One way ANOVA with different species of lizard from Eurpoe. A data is collected with three types of lizards and their lengths are recorded. With the ANOVA test, we want to see whether one kind of lizard is longer than the other.
Assumption 1: All samples are independent, and collected in more than two independent categorical groups.
\(\H_0\) : There is no difference between lengths of three species or mean lengths are equal
We will conduct the experiment following the steps below:
dataoneway <- read.table("onewayanova.txt", h = T)
# dataoneway <- read.table("series.txt", h = T) ##Example
names(dataoneway)
## [1] "Group" "Length"
dataoneway$Group <- as.factor(dataoneway$Group)
dataoneway$Group = factor(dataoneway$Group,labels = c("Wall lizard", "Viviparous lizard", "Snake-eyed lizard"))
Check if you have done the classification correctly!
In this experiment, the dependent variable is length and it is continuous. So for ANOVA test, assumption 2: dependent variable is continuous is fulfilled. Next, we have to check assumption 3: na major outliers. You can check this in R.
Group1 = subset(dataoneway, Group == "Wall lizard")

◆ Instruction
Reproduce the lizard ANOVA tutorial in full, word for word. The items have no connection to the lizard ANOVA tutorial.

◆ Data supplied
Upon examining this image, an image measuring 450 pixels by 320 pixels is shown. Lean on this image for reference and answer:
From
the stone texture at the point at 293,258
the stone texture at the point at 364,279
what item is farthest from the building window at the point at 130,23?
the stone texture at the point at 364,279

...

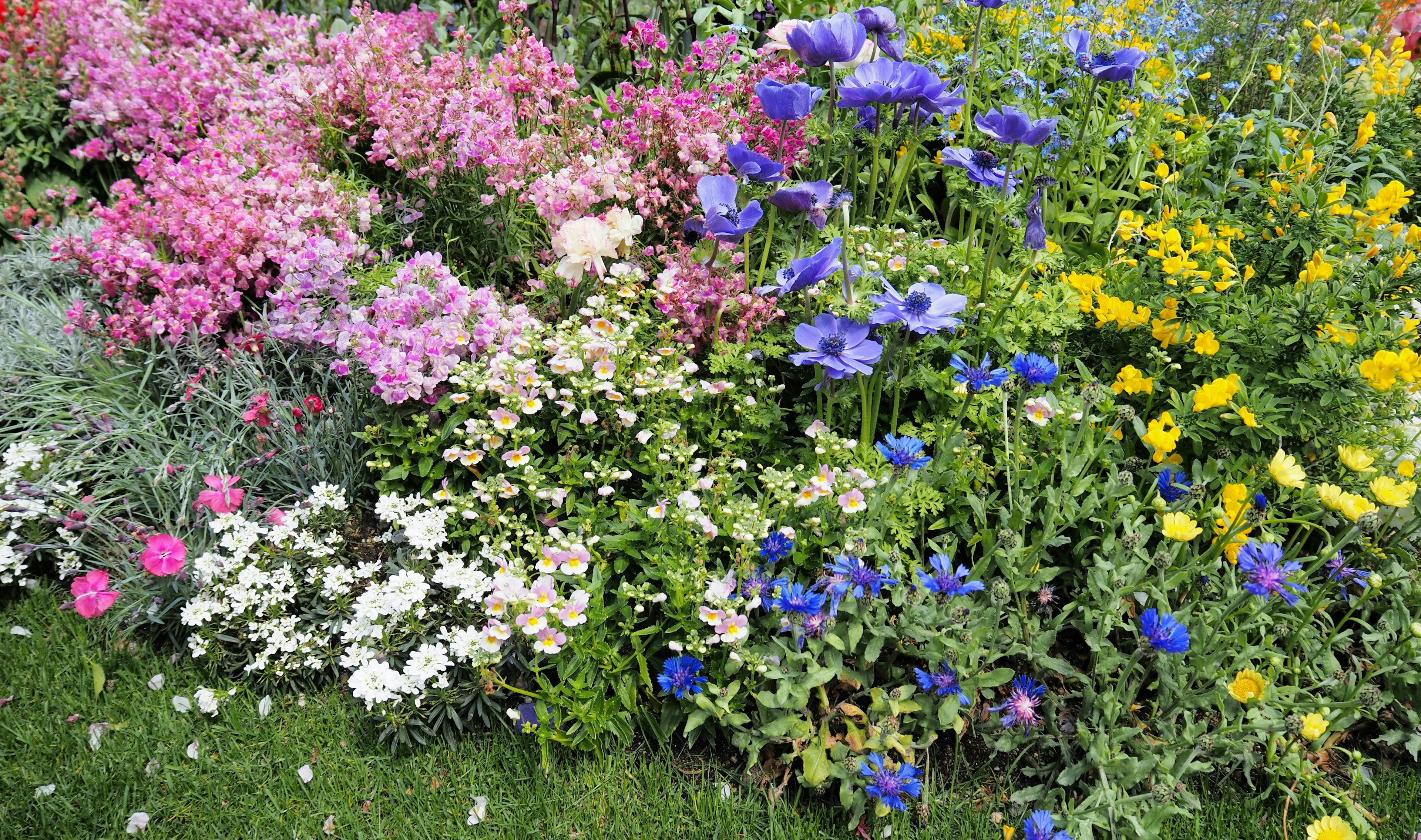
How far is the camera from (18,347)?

◆ Solution to the problem
One way ANOVA with different species of lizard from Eurpoe. A data is collected with three types of lizards and their lengths are recorded. With the ANOVA test, we want to see whether one kind of lizard is longer than the other.
Assumption 1: All samples are independent, and collected in more than two independent categorical groups.
\(\H_0\) : There is no difference between lengths of three species or mean lengths are equal
We will conduct the experiment following the steps below:
dataoneway <- read.table("onewayanova.txt", h = T)
# dataoneway <- read.table("series.txt", h = T) ##Example
names(dataoneway)
## [1] "Group" "Length"
dataoneway$Group <- as.factor(dataoneway$Group)
dataoneway$Group = factor(dataoneway$Group,labels = c("Wall lizard", "Viviparous lizard", "Snake-eyed lizard"))
Check if you have done the classification correctly!
In this experiment, the dependent variable is length and it is continuous. So for ANOVA test, assumption 2: dependent variable is continuous is fulfilled. Next, we have to check assumption 3: na major outliers. You can check this in R.
Group1 = subset(dataoneway, Group == "Wall lizard")